Repeat all of the data precisely.

* * * * *

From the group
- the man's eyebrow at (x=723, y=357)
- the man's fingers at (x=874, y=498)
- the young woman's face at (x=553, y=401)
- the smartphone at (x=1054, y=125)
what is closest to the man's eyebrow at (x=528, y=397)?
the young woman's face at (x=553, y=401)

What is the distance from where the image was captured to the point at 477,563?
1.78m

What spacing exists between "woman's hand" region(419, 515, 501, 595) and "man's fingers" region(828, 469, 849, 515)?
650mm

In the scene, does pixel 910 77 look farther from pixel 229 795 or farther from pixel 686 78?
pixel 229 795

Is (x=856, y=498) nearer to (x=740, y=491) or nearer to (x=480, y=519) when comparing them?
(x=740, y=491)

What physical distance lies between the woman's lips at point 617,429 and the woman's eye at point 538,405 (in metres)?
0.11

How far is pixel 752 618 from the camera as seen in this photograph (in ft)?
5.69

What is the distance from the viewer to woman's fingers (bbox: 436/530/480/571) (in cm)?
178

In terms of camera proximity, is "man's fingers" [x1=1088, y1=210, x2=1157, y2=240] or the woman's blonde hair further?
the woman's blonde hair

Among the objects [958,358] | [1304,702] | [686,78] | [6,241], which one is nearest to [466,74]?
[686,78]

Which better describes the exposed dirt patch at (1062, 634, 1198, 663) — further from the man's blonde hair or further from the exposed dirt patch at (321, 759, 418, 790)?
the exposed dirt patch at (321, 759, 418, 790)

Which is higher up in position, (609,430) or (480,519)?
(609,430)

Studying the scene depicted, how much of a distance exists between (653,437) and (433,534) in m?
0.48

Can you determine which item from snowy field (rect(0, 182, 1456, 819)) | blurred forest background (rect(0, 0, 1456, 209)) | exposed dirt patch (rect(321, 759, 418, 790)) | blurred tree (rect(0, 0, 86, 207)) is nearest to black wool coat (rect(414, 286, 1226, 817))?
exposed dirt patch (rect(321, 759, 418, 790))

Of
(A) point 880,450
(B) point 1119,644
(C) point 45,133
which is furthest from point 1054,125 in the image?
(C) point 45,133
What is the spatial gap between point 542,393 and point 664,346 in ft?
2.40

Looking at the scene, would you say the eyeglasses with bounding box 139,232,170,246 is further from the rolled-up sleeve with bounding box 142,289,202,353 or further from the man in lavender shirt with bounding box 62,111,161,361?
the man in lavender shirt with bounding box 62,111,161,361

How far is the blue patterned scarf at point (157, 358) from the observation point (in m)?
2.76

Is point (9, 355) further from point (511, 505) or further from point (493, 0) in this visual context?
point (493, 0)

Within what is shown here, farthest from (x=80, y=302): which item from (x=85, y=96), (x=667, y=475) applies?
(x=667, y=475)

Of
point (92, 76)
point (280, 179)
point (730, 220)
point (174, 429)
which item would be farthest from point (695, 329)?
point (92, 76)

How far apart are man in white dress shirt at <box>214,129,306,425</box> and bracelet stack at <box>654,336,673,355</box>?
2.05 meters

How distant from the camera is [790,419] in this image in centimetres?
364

* * * * *

_Written solution_
From the group
- the man's eyebrow at (x=723, y=357)
- the man's fingers at (x=874, y=498)
- the young woman's face at (x=553, y=401)
- the smartphone at (x=1054, y=125)
what is closest to the man's eyebrow at (x=528, y=397)?
the young woman's face at (x=553, y=401)

What is the distance from where the image was captured to the point at 477,563?
1.78m

What spacing exists between "woman's hand" region(419, 515, 501, 595) and "man's fingers" region(828, 469, 849, 515)?
650mm

In the scene, does pixel 910 77 look farther from pixel 229 795 or farther from pixel 686 78?
pixel 229 795

Is (x=856, y=498) nearer to (x=740, y=491) or nearer to (x=480, y=519) when comparing them?
(x=740, y=491)

What physical distance lies between the woman's lips at point 617,429 and the woman's eye at point 538,405 (in metres)?
0.11

How far is pixel 752 618 from the camera as seen in this photograph (in ft)?
5.69

What is the distance from the viewer to woman's fingers (bbox: 436/530/480/571) (in cm)?
178

In terms of camera proximity, is "man's fingers" [x1=1088, y1=210, x2=1157, y2=240] or the woman's blonde hair further?
the woman's blonde hair

Among the objects [958,358] | [1304,702] | [686,78] | [6,241], which one is nearest to [466,74]?
[686,78]

Which better describes the exposed dirt patch at (1062, 634, 1198, 663) — further from the man's blonde hair or further from the exposed dirt patch at (321, 759, 418, 790)?
the exposed dirt patch at (321, 759, 418, 790)

Which is higher up in position, (609,430) or (480,519)?
(609,430)

Studying the scene depicted, how much of a distance exists between (653,437) and (433,534) in m?
0.48

Can you determine which item from snowy field (rect(0, 182, 1456, 819)) | blurred forest background (rect(0, 0, 1456, 209)) | exposed dirt patch (rect(321, 759, 418, 790)) | blurred tree (rect(0, 0, 86, 207)) is nearest to black wool coat (rect(414, 286, 1226, 817))?
exposed dirt patch (rect(321, 759, 418, 790))

Of
(A) point 880,450
(B) point 1119,644
(C) point 45,133
which is furthest from point 1054,125 in the image?
(C) point 45,133
What is the spatial gap between point 542,393 and point 664,346 in ft?
2.40

Looking at the scene, would you say the eyeglasses with bounding box 139,232,170,246 is further from the rolled-up sleeve with bounding box 142,289,202,353 or further from the man in lavender shirt with bounding box 62,111,161,361?
the man in lavender shirt with bounding box 62,111,161,361

How far is the blue patterned scarf at point (157, 358) from the observation point (in m)?
2.76

Is point (9, 355) further from point (511, 505) or further from point (493, 0) in this visual context?
point (493, 0)

Within what is shown here, farthest from (x=80, y=302): which item from (x=85, y=96), (x=667, y=475) applies?
(x=667, y=475)

Of
point (92, 76)
point (280, 179)
point (730, 220)
point (174, 429)
which item would be farthest from point (695, 329)?
point (92, 76)

How far apart are man in white dress shirt at <box>214,129,306,425</box> and bracelet stack at <box>654,336,673,355</box>?
2.05 meters

How distant from the camera is [790,419] in this image in centimetres?
364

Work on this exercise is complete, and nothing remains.